Geschrieben wird in der Ich-Perspektive, sodass man uneingeschränkten Zugang zu den Gedanken und Gefühlen Bens bekommt. Das fand ich super, denn so erhält seine Figur schnell Kontur und wird nahbarer. Dadurch wurde es auch um einiges leichter seinen düsteren Gedanken zu folgen und sich in ihn hineinzuversetzen. Mit seiner sarkastischen und der negativen Grundeinstellung wirkt er zwar nicht immer sympathisch, aber als Figur sehr echt.
Ben ist in der Tat ein außergewöhnlicher Protagonist und hat eine sehr mitreißende Entwicklung gemacht. Von seiner anfänglichen Lähmung durch die Last seines eigenen Lebens beginnt er in seinen letzten 50 Tagen weitere drastische Veränderungen vorzunehmen und scheint sich dabei nach und nach aus seinem Käfig zu befreien. Dabei fand ich wirklich gut, dass der Autor hier auf jedwede rosarot geschmückte Szene neuentfachter Lebensfreude verzichtet hat und Ben sich stattdessen langsam und ausführlich mit seiner Situation befassen musste.

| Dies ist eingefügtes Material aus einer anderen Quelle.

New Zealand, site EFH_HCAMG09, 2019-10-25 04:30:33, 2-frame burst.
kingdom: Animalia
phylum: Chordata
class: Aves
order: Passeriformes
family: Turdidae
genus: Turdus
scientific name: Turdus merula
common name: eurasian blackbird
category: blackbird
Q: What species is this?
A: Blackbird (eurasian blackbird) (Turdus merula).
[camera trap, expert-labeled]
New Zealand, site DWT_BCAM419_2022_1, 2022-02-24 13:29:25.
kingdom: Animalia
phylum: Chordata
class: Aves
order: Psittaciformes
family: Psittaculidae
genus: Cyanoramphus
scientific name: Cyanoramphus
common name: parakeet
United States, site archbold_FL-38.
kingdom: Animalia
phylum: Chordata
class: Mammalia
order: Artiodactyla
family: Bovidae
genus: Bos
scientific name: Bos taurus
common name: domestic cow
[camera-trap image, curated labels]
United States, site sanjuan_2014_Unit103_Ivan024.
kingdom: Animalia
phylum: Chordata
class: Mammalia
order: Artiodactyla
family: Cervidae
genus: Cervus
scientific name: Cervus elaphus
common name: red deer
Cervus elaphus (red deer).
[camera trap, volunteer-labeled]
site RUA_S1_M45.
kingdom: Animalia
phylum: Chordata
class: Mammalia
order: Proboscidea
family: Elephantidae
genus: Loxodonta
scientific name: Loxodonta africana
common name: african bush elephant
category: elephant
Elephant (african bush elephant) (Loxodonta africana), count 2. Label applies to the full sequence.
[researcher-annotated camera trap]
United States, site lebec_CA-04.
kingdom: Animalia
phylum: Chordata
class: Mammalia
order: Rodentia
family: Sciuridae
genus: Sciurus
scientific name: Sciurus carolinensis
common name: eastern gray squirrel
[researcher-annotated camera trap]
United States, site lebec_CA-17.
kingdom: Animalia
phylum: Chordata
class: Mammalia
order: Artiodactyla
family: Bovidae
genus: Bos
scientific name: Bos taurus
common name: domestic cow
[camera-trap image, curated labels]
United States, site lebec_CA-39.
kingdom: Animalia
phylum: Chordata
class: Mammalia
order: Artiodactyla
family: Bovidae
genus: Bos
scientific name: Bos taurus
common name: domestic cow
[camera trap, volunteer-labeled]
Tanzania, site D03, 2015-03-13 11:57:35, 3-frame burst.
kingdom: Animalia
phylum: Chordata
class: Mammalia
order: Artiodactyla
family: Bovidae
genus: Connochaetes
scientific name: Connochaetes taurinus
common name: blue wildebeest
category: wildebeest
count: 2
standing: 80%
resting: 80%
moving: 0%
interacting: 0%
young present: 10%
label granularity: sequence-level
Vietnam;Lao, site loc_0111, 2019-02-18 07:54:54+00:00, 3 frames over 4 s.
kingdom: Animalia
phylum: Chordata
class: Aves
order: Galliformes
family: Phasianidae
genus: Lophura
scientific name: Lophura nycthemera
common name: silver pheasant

Dabei ergibt sich so manch eine überraschende Situation oder neue Begegnung, die auch den Leser den ein oder anderen Denkanstoß mit auf den Weg gibt.
Unterm Strich ist „Von hier betrachtet sieht das scheiße aus“ ein sehr gelungenes Erstlingswerk. Kurzweilig und doch ungewöhnlich lädt es seine Leser ein auf eine Suche nach den Sinnbringenden Dingen des Lebens und macht Mut sein Leben einzig nach den eigenen Ansprüchen und Wünschen auszugestalten.
Ich hoffe, wir werden noch einiges von Max Osswald hören, bis dahin kann ich aber nur jedem nahelegen, diesem Roman eine Chance zu geben.